## Data to process
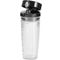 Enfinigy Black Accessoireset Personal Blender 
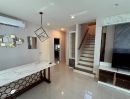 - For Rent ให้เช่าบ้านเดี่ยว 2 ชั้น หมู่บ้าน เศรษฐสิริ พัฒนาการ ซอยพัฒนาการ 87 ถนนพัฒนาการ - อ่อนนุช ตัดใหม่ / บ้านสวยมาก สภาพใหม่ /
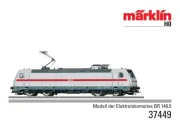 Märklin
* * *
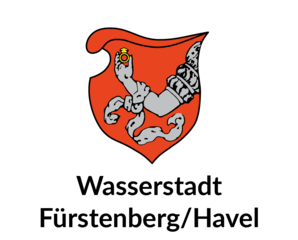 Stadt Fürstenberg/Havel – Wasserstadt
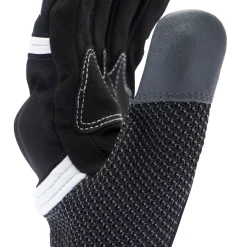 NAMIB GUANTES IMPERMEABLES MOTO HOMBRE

## What is being asked
Update the data starting with the line containing "Stadt Fürstenberg/Havel – Wasserstadt" and going on through the line containing "NAMIB GUANTES IMPERMEABLES MOTO HOMBRE" by replacing "Wasserstadt" with "Seestadt", keeping everything else unchanged. Return only those lines, leaving out the pictures.

## Completed task
 Stadt Fürstenberg/Havel – Seestadt
 NAMIB GUANTES IMPERMEABLES MOTO HOMBRE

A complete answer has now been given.